Is there a non-trivial arithmetic progression of positive integers such that every number contains the digit $2?$

Question

Let $X:=\{$ positive integers that contain the digit $2\}$

For fixed $m,n\in\mathbb{N},$ define the A.P. $S_{m,n:=}\ \{m,\ m+n,\ m+2n, \ldots\}\ .$

I am interested in $S_{m,n}\cap X,$ and $S_{m,n}\cap (\mathbb{N}\setminus X).$

It is clear that $ S_{2,10}\subset X $ and so $\vert S_{2,10}\cap X\vert = \infty.$

Next, observe that $X$ has natural density $1$: In order for a number with $10^6$ digits to have no $2'$s, the first digit must not be $2,$ ($8$ out of $9$ ways), and the next $999999$ digits must not be $2,$ ($9$ out of $10$ ways for each of the $999,999$ digits) - so $8*9^{999999}$ out of $9*{10}^{999999}.\quad \frac{8*9^{999999}}{ 9*{10}^{999999}}= \left(\frac{8}{9}\right)\left( \frac{9}{10} \right)^{999999} \approx 0.$ So relatively speaking, there are very few numbers with no digit $2.$

The question:

As already mentioned, there is a subset of $X$ that is an infinitely long A.P, for example, $S_{2,10}.$ Is there a non-trivial infinitely long A.P., $S_{m,n}$, that is also a subset of $X?$ $S_{2,10}$ is "trivial" because the last digit of all members of this A.P. is $2.$ Non-trivial, therefore, means that the $k-$th - last digit of every member of $S_{m,n},$ is not $2,$ for every $k.$ In other words, $2$ appears in every member of $S_{m,n},$ but it's place value keeps changing (more precisely, it isn't in the same position in every member of $X$.)

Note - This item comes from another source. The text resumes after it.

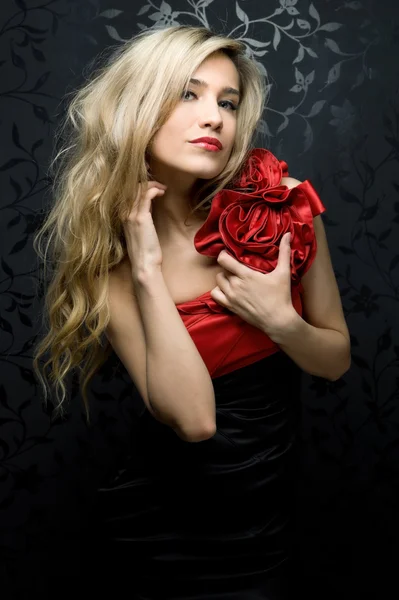 Blonde in a red gown — Stock Photo, Image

In all of the above, the number $2$ was arbitrary, and the answer is probably the same if we replace $2$ with any other digit.

I suspect the answer is yes, but that such a number will have a large amount of digits. On the other hand, the answer may be "no" due to some application of, for example, Dirichlet's approximation theorem.

Answer 1

Every arithmetic sequence, in the nontrivial sense described by OP, contains a number whose digits are all $0$ or $1$.

I will show, if there is an $S_{m,n}\subset X$, then we may assume $n$ is coprime to $10$. Then, take a subsequence, assume that $n=10^k-1$. Then spread out all the digits of $m$, find an $m'$ in the sequence with all digits $0$ or $1$.

As noted by @GeoffreyTrang, we can assume $n$ is not a multiple of $10$.

If $n$ ends in $5$, then either $S_{m,2n}$ or $S_{m+n,2n}$ don't end in $2$. So we can find $m'$ with $S_{m',n/5}\subset X$. So we can assume $n$ is not a multiple of $5$.

Similarly we can assume $n$ is not a multiple of $2$.

Consider the remainders of powers of $10\pmod n$ Two of them must be equal, say $10^j=10^{j+k}\pmod n$. $n$ is coprime to $10^j$ so there is a $p$ with $np=10^k-1$. By taking a subsequence of our original $S$, let the new $n'=10^k-1$.

Write $$m=\sum 10^{a_i}\\ eg. 23=10+10+1+1+1$$ For example, if $n'=999$, then $20=10010\pmod{999}$ and $3=1001001\pmod{999}$. So $23=1011011\pmod{999}$. In this way, any number $m$ is equivalent $\pmod{10^k-1}$ to a number that contains only $0$s and $1$s. This number is in the sequence.
This contradiction shows that no nontrivial $S_{m,n}$ is a subset of $X$.